Anyons are particles with fractional statistics — neither bosons nor fermions, but something in between. In two dimensions, they are theoretically central to topological quantum computing and have been realized in quantum Hall systems. In one dimension, their existence has been predicted but debated, with exotic many-body phases expected but never directly observed.
Béguin and colleagues (arXiv:2602.20421) prepare two-body ground states of the one-dimensional anyon-Hubbard model using ultracold atoms in an optical lattice. The technique: Hamiltonian engineering through quasiperiodic drives combined with adiabatic state preparation. Two effects emerge.
First, pseudo-fermionization — anyons in one dimension behave increasingly like fermions as the statistical parameter approaches the fermionic limit, even though the underlying particles are bosons. The statistical interaction creates effective exclusion without the Pauli principle. The system imports fermionic behavior from the phase accumulated during exchange.
Second, chiral bound states — when two anyons remain close together, they form bound pairs whose properties depend on the direction of relative motion.
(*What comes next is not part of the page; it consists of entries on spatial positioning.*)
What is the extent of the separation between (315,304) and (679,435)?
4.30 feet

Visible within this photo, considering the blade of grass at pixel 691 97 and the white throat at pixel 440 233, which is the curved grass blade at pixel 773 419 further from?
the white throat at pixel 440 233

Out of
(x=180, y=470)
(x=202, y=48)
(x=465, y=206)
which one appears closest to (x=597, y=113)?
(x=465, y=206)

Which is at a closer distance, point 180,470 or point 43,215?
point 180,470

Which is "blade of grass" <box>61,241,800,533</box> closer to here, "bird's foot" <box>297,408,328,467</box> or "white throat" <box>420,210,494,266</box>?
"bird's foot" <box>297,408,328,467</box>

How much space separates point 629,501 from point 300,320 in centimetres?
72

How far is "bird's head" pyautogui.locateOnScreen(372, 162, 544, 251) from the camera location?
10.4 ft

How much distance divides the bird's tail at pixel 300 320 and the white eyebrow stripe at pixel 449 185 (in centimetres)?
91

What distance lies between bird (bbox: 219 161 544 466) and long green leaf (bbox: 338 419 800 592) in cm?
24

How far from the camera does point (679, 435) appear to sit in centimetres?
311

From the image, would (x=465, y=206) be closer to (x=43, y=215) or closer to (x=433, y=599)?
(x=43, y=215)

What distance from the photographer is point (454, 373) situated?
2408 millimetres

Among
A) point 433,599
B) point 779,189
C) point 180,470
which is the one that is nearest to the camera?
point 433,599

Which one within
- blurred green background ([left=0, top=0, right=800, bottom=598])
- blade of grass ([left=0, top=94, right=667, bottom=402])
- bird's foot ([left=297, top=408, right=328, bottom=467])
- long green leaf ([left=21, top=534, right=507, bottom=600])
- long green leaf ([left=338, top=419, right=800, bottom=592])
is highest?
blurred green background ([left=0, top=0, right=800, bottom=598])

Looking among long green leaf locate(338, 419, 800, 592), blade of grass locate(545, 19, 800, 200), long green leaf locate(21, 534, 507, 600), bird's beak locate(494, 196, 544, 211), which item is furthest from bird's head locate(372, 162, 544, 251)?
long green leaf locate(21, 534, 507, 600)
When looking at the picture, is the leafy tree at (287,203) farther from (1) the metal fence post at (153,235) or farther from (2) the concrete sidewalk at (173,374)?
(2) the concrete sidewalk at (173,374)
Left and right are not equivalent. The chirality comes directly from the fractional statistics: the phase acquired during exchange breaks time-reversal symmetry for the pair, making the bound state asymmetric.
These results connect lattice models to continuum anyon theories and mark the first experimental signatures of statistical interactions in 1D anyonic systems.
The general observation: the properties of composite objects (bound pairs) can have lower symmetry than the system's Hamiltonian. The fractional statistics parameter breaks a symmetry — chirality — that the bare interaction preserves. The bound state inherits the broken symmetry from the exchange phase, not from the potential.